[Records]
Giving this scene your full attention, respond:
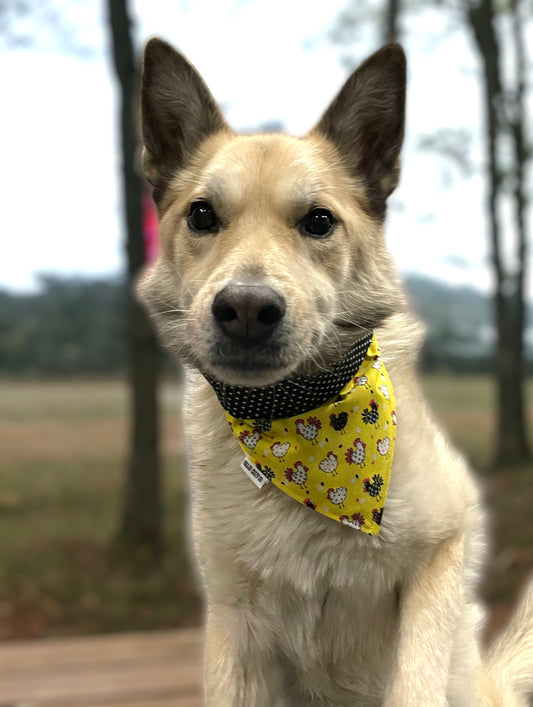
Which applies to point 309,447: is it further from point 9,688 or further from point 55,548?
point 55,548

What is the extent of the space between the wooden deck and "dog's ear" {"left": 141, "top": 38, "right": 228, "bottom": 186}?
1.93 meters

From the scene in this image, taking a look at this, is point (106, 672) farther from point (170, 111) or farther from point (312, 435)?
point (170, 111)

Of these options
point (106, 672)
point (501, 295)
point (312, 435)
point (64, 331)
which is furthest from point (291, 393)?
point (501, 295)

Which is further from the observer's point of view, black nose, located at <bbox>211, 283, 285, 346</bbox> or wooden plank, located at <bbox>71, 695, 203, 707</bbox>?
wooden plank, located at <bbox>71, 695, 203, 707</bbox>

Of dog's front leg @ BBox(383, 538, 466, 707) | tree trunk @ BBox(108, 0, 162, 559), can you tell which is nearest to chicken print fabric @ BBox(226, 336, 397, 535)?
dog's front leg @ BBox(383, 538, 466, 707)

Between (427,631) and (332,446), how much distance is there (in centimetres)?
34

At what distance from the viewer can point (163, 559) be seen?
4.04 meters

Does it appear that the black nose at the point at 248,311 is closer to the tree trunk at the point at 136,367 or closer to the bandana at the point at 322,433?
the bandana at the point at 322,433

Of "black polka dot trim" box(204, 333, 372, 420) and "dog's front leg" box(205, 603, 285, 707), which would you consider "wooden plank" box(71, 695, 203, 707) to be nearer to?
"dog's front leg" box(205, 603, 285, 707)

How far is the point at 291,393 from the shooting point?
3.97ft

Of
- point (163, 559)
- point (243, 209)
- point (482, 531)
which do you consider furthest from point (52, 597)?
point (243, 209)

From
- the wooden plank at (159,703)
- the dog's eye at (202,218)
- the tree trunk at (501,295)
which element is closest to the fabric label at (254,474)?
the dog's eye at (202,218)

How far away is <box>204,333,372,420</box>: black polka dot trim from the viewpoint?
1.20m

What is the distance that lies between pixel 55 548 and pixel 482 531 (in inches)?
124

### Work required
Quote, without any change, each line from the one that contains "Of dog's front" through the end of the material.

### Task output
Of dog's front leg @ BBox(383, 538, 466, 707) | tree trunk @ BBox(108, 0, 162, 559), can you tell which is nearest to chicken print fabric @ BBox(226, 336, 397, 535)?
dog's front leg @ BBox(383, 538, 466, 707)

Between (427,631) and (332,446), how much distance is there (in centimetres)?
34

At what distance from the viewer can point (163, 559) be seen?
4.04 meters

Does it appear that the black nose at the point at 248,311 is closer to the tree trunk at the point at 136,367 or closer to the bandana at the point at 322,433?
the bandana at the point at 322,433

Of "black polka dot trim" box(204, 333, 372, 420) and "dog's front leg" box(205, 603, 285, 707), which would you consider "wooden plank" box(71, 695, 203, 707) to be nearer to?
"dog's front leg" box(205, 603, 285, 707)

How far is the point at 291,393 from the shooting point?
3.97ft

Of
- point (163, 559)
- point (243, 209)
- point (482, 531)
which do you consider furthest from point (52, 597)?
point (243, 209)

From
- the wooden plank at (159,703)
- the dog's eye at (202,218)
- the tree trunk at (501,295)
which element is closest to the fabric label at (254,474)?
the dog's eye at (202,218)

How far away is <box>204,333,372,420</box>: black polka dot trim from the viewpoint?
1.20m

What is the distance that lies between pixel 55 548 and pixel 482 531 (in inches)?
124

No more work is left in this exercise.